Our 'widowers team' consists of about 180 birds. This sounds like a lot, but every year nearly 40 summerbirds are kept: pigeons that, as a one-year old bird, don’t have as much experience as the other yearlings. In spite of this handicap, they still have to fly at least one flight of more than 500 km, and it is this flight that is the basis of later selection!

When the season is finished at the Norman lofts, all widowers may breed a couple of youngsters. During this period the pigeons are fed a high-class moulting mixture and they are given Colombine tea or Naturaline every day. When the weather is not too bad, they can fly out every day, and of course get the opportunity to take a bath enriched with some Ideal bath salts. During their first nesting, all birds are treated against trichomoniasis, and then the medication is closed until the start of the next season.

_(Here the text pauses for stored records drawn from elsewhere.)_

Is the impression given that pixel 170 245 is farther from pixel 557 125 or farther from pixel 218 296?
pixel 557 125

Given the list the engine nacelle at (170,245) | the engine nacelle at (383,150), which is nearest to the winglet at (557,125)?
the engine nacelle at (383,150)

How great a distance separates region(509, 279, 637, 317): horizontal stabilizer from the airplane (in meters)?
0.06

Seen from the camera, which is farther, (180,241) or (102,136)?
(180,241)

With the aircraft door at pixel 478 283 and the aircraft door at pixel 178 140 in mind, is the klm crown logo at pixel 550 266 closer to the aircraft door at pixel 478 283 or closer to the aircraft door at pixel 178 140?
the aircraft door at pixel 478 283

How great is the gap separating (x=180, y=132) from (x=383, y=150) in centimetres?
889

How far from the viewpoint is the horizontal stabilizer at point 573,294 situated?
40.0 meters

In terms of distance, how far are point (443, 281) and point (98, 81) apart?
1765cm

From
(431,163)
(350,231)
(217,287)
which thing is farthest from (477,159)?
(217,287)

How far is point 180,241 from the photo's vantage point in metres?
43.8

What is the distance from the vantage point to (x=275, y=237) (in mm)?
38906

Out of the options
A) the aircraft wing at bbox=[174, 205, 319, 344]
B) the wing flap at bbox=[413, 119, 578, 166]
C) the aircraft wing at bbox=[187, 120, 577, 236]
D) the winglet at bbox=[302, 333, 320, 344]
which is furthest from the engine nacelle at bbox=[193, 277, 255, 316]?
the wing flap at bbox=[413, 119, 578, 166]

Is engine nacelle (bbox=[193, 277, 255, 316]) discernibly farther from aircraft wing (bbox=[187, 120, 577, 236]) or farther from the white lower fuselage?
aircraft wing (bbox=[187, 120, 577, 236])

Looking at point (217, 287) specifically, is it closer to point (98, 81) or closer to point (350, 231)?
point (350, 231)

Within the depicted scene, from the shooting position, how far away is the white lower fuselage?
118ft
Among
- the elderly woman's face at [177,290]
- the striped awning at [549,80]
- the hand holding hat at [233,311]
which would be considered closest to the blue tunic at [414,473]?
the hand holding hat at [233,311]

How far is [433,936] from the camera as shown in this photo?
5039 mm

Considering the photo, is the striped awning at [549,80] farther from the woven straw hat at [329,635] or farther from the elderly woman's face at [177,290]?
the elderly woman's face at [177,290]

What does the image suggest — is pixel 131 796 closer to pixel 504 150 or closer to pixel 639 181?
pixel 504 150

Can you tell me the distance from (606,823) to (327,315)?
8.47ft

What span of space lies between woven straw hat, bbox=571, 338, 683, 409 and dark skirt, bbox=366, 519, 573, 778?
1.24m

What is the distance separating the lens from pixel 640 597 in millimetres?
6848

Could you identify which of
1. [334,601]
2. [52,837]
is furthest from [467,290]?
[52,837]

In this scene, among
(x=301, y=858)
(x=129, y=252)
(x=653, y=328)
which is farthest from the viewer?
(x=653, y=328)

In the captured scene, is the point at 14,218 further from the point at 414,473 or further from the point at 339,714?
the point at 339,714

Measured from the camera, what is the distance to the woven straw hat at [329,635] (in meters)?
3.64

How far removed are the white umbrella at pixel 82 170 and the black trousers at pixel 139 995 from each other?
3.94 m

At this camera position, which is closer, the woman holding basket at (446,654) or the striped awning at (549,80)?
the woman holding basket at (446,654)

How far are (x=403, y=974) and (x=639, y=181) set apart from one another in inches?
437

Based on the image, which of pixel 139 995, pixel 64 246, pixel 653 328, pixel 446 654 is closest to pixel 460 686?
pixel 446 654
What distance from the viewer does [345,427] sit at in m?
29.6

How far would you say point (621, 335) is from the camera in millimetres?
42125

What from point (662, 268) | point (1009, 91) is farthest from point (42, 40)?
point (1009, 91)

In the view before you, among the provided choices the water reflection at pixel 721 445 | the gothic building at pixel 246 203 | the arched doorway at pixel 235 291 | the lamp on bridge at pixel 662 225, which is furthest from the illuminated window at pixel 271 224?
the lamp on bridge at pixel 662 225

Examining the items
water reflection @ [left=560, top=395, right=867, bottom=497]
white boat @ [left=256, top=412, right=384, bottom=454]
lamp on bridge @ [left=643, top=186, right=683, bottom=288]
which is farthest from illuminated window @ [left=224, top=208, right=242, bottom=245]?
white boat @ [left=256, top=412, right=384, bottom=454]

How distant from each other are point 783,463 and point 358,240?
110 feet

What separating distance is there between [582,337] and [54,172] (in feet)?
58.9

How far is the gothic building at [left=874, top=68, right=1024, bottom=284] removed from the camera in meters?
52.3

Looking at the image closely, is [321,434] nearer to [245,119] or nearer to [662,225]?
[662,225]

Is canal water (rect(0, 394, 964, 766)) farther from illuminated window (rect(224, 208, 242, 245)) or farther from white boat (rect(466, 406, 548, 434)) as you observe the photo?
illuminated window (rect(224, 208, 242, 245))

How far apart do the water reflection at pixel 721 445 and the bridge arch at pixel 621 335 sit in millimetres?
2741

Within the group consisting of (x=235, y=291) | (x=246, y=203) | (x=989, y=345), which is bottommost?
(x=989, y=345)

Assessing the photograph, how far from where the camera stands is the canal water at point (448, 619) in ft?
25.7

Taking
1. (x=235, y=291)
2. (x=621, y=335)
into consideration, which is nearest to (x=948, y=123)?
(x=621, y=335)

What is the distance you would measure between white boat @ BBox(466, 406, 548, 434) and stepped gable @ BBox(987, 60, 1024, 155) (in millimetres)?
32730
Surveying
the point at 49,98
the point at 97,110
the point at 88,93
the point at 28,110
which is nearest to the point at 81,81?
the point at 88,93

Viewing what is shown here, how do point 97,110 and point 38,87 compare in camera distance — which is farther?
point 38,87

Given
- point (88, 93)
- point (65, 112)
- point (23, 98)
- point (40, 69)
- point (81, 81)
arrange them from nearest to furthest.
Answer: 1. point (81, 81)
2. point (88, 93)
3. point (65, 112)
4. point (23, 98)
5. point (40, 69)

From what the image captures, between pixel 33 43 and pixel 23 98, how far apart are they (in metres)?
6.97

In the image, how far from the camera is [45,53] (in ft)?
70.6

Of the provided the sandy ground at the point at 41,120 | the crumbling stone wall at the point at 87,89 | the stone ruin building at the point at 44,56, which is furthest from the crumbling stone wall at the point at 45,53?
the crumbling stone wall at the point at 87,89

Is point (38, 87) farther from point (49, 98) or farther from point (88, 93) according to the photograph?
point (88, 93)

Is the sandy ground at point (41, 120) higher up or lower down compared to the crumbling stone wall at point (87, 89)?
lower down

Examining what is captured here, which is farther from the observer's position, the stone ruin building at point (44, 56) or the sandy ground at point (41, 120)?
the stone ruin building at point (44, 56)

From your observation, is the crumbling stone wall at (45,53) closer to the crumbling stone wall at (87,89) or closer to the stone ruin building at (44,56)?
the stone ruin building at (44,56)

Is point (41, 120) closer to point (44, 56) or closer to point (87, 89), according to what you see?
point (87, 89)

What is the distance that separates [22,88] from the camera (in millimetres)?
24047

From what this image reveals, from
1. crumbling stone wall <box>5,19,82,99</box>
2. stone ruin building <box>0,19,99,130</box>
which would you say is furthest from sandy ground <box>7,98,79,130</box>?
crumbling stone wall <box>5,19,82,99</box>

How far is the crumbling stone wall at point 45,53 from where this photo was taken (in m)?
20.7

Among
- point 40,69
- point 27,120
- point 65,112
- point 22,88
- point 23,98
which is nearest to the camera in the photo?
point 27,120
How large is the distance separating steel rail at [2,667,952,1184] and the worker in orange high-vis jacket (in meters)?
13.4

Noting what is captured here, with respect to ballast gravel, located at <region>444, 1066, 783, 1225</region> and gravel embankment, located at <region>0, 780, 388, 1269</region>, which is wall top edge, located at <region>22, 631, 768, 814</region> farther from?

When the nesting is finished, the hens are separated and the cocks are put on widowhood until the beginning of April. Only in some years are birds coupled for winter breeding. Filip explains that it makes the birds feel better, stronger in their box. Also, some top birds are bread out of young birds. As already mentioned, the old widowers have to wait until April to meet their hen again. An exact coupling day can not be planned because it all depends on the weather conditions. "Once the end of March or beginning of April has come, and the weather forecast has a few days of very good weather in it," Filip says, "then we put the hens in the lofts because we like to toss the widowers when they are chasing hens. The widowers may only nest for a maximum of four days, and then they’re placed on widowhood."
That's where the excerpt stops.